SET TASK | Format the lines from the one containing "Of the given choices" through the end of the entries below as a numbered list, and omit any blank lines.

Dataset excerpt
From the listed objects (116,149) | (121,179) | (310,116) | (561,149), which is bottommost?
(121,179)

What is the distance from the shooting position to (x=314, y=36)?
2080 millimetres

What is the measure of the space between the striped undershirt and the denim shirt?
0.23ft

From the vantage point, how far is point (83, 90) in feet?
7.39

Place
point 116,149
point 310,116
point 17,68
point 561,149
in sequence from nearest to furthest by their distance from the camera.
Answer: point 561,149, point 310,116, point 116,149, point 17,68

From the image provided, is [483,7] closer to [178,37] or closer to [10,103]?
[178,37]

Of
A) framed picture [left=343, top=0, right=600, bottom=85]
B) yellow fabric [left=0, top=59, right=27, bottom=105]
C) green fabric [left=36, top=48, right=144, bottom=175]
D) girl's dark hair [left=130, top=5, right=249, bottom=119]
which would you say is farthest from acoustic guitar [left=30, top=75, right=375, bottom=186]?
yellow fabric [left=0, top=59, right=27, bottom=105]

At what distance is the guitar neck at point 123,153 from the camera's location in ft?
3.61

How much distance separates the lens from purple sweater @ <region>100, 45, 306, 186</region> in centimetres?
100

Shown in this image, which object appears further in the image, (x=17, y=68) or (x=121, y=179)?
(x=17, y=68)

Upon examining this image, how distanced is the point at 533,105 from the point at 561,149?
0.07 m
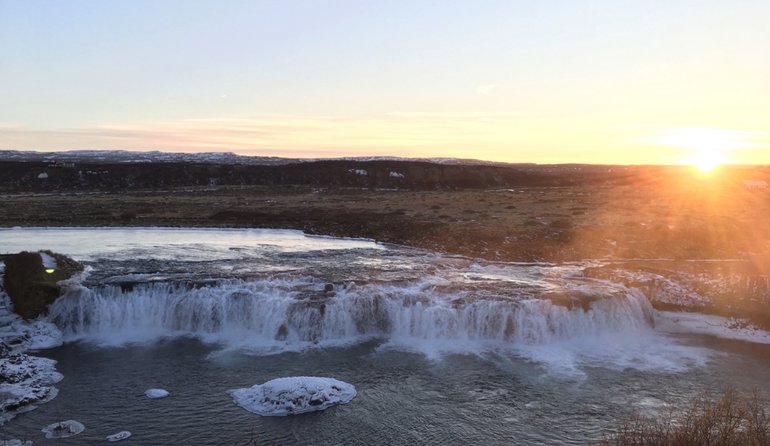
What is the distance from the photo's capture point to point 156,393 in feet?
59.4

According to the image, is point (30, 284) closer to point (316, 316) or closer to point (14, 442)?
point (14, 442)

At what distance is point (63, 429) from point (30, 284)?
11.9 meters

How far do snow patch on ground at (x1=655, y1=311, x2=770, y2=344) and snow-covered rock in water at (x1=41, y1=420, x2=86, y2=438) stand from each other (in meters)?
23.5

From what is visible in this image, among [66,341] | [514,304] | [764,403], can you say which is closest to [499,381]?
[514,304]

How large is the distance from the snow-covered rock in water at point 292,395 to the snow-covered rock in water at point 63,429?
420 centimetres

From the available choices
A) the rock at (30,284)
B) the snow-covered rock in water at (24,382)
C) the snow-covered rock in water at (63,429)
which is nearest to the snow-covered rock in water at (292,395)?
the snow-covered rock in water at (63,429)

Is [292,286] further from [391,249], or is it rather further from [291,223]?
[291,223]

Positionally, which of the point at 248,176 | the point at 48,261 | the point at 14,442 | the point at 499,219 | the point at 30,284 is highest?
the point at 248,176

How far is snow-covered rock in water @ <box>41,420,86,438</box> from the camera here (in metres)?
15.5

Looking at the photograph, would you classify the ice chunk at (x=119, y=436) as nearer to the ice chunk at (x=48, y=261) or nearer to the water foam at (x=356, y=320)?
the water foam at (x=356, y=320)

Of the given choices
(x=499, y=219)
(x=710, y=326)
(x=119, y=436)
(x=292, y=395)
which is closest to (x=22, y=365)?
(x=119, y=436)

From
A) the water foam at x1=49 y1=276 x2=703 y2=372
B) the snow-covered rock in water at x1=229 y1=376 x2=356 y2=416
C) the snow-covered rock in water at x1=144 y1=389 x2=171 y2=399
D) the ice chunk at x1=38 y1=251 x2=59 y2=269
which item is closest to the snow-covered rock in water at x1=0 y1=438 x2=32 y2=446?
the snow-covered rock in water at x1=144 y1=389 x2=171 y2=399

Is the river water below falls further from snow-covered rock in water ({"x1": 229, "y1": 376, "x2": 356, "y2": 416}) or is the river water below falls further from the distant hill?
the distant hill

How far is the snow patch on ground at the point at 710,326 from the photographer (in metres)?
25.5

EXERCISE SOLUTION |
1. Of the given choices
2. (x=499, y=219)
3. (x=710, y=326)
4. (x=119, y=436)
5. (x=292, y=395)
6. which is closest to (x=22, y=365)?
7. (x=119, y=436)
8. From
9. A) the water foam at x1=49 y1=276 x2=703 y2=372
10. B) the snow-covered rock in water at x1=229 y1=376 x2=356 y2=416
11. C) the snow-covered rock in water at x1=144 y1=389 x2=171 y2=399
12. D) the ice chunk at x1=38 y1=251 x2=59 y2=269
13. which item is closest to the snow-covered rock in water at x1=0 y1=438 x2=32 y2=446?
14. the snow-covered rock in water at x1=144 y1=389 x2=171 y2=399
15. Is the river water below falls further from snow-covered rock in water ({"x1": 229, "y1": 376, "x2": 356, "y2": 416}) or is the river water below falls further from the distant hill?
16. the distant hill
17. How far is the snow patch on ground at the point at 710,326 from the photographer (in metres)?
18. 25.5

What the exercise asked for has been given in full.